Partnership
In Domain-Driven Design (DDD), a Partnership represents the highest level of cooperation and synchronization between two teams. It is a strategic relationship where the failure of one Bounded Context means the failure of the other.
Unlike the Customer-Supplier relationship, where the Upstream has some obligation to the Downstream, in a Partnership, both teams are equals. They succeed or fail together.
1. What is a Partnership?
A Partnership is characterized by a "hand-in-hand" working style. If one team discovers a bug or a missing feature in the other's context, they don't just file a ticket; they coordinate immediately to solve it.
- Coordinated Planning: Release cycles, sprint goals, and architectural changes are planned together.
- High Communication: There is a high frequency of meetings and shared documentation.

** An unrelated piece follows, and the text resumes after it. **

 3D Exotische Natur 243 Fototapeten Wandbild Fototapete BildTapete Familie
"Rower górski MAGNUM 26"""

- Mutual Commitment: Neither team can make a significant change to their internal model without first consulting the other team to ensure no breaking changes occur.
2. Cinema Example: Booking & Theater Management
Imagine the Booking Context and the Theater Management Context (which manages physical salon hardware, lighting, and projectors).

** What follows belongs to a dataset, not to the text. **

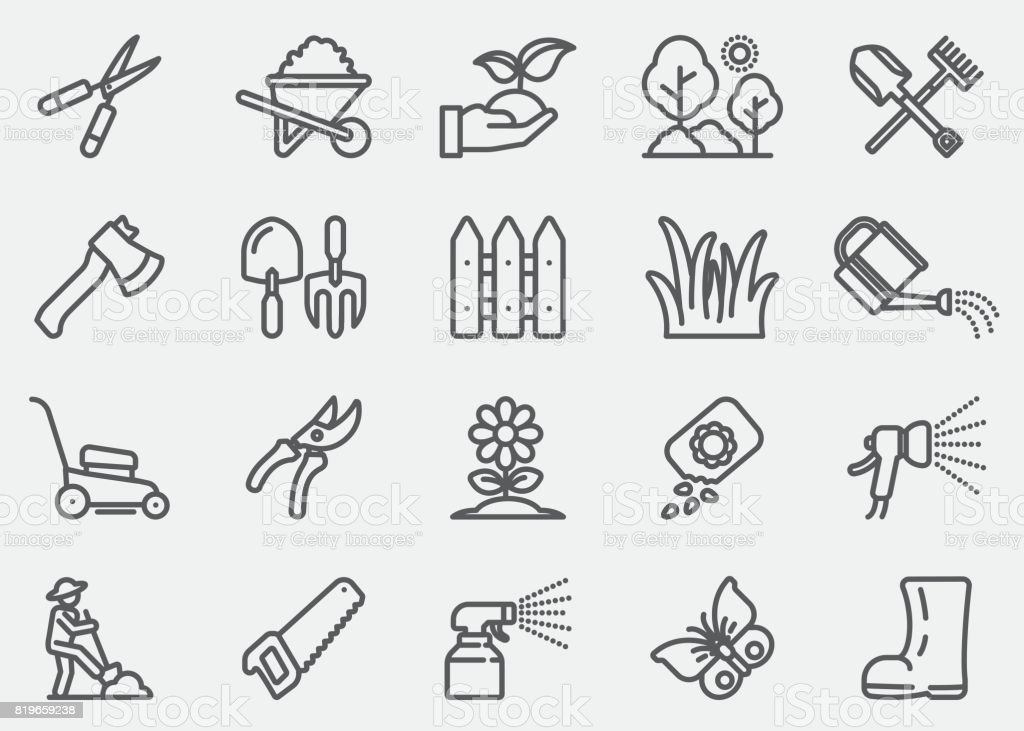Gardening and Seeding Line Icons vector art illustration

- The Problem: The Theater Management team needs to perform maintenance on Projector 4.
- The Partnership Action: They don't just "shut it down." Because they are partners with the Booking team, they check the live reservation schedule together. They decide on a time window for maintenance that minimizes revenue loss, and the Booking team simultaneously updates the seat map to block that specific salon. They deploy these changes in a synchronized release.
3. Technical Implementation Strategy
In a Partnership, technical boundaries are often maintained through Continuous Integration (CI) and Shared Integration Tests.
A. Synchronized CI/CD Pipelines
Since the contexts are so tightly coupled, the build of one often triggers the test suite of the other.
B. Joint Architectural Reviews
Partnership teams often have a "Shared Design Council" where they discuss changes to the Published Language or Shared Kernel (if they are also using one).